Austen’s writing did not disappoint! For instance, the reader can deduct much of Mrs. Allen’s character from just the following:
“Mrs. Allen was now quite happy – quite satisfied with Bath. She had found some acquaintance, had been so lucky too as to find in them the family of a most worthy old friend; and, as the completion of good fortune, had found these friends by no means so expensively dressed.”

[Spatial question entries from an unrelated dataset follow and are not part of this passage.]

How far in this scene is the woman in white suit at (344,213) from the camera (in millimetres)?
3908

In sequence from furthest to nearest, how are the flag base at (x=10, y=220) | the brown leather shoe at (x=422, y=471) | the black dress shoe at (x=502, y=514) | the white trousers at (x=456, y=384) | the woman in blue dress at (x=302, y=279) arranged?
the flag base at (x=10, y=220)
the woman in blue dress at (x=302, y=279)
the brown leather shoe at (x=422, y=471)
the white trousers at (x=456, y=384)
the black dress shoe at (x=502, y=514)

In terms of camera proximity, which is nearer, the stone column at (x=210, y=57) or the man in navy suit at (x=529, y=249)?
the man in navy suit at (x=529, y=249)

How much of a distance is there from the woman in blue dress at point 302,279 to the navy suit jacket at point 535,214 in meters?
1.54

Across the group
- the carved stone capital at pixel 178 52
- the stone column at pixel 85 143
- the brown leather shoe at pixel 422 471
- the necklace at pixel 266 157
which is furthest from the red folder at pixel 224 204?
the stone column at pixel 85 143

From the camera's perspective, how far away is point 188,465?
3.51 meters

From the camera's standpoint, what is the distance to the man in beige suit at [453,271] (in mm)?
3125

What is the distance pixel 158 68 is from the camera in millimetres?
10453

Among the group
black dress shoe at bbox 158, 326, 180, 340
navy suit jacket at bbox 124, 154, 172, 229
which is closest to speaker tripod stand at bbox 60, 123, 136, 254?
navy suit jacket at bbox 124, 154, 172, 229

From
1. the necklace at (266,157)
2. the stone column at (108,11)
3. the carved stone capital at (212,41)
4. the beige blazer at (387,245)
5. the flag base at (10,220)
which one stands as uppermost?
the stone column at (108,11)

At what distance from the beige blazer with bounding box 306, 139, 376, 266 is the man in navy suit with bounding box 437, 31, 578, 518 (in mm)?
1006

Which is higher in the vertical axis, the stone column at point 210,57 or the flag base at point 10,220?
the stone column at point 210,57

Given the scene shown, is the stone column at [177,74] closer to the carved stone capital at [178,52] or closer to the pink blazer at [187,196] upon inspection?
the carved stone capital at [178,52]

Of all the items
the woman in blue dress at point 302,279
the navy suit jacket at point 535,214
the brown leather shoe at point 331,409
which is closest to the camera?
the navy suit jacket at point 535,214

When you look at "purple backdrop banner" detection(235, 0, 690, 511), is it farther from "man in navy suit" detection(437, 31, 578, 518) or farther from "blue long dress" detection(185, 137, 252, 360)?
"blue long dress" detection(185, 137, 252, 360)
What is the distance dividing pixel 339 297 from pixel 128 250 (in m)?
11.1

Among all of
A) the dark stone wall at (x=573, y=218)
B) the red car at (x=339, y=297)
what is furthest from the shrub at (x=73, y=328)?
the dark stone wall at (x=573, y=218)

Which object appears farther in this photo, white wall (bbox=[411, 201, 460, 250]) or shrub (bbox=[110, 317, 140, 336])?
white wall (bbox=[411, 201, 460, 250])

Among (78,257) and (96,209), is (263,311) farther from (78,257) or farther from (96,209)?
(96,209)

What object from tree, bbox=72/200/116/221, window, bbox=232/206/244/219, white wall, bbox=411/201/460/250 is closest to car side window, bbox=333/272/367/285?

Although this novel does not have a lot happening to move the plot forward (and therefore can be described as ‘character-driven’ rather than ‘plot-driven’), there is enough suspense to keep the reader’s interest. Will Catherine’s eyes be opened to the true nature of her newly found friend Isabella, and her brother Mr. Thorpe? Will Mr. Thorpe succeed in his pursuit of Catherine? How will Catherine, who is so inexperienced, handle the falsehoods and deceptions cast upon her character? And finally, will Henry Tilney be able to overcome his father’s opposition, and gain his admirer’s hand?
Austen’s wit and love of satire is, of course, present in “Northanger Abbey” just as much as in her other novels:
“It would be mortifying to the feelings of many ladies, could they be made to understand how little the heart of man is affected by what is costly or new in their attire; how little it is biassed by the texture of their muslin, and how unsusceptible of peculiar tenderness towards the spotted, the sprigged, the mull or the jackonett.”
The first half of “Northanger Abbey” gives an account of Catherine’s adventures in Bath, and the second half of her visit to the Tilney home, Northanger Abbey. Catherine’s eventual banishment from Northanger Abbey, we will find, results from a simple explanation (although maybe a bit far-fetched), as the true nature of Henry’s father rears its’ ugly head. (One must remember that in those times the absence of a dowry could be quite destructive to that most significant ambition of matrimony). In Catherine’s own words, speaking of financial stability:
“If there is a good fortune on one side, there can be no occasion for any on the other. No matter which has it, so that there is enough. I hate the idea of one great fortune looking out for another. And to marry for money I think the wickedest thing in existence.”
I enjoyed watching the character of Catherine Morland progress. Keeping in mind that seventeen year old girls can be very susceptible to outside (and inside!) influences (I recall I was once seventeen. sigh…too long ago!), I found Austen’s portrayal of Catherine to be both believable and intriguing.
I really liked this novel. It was easy to read and for a classic, not too lengthy! My only regret is that it took me this long to finally read it! Northanger Abbey was Austen’s first novel but the last to be published.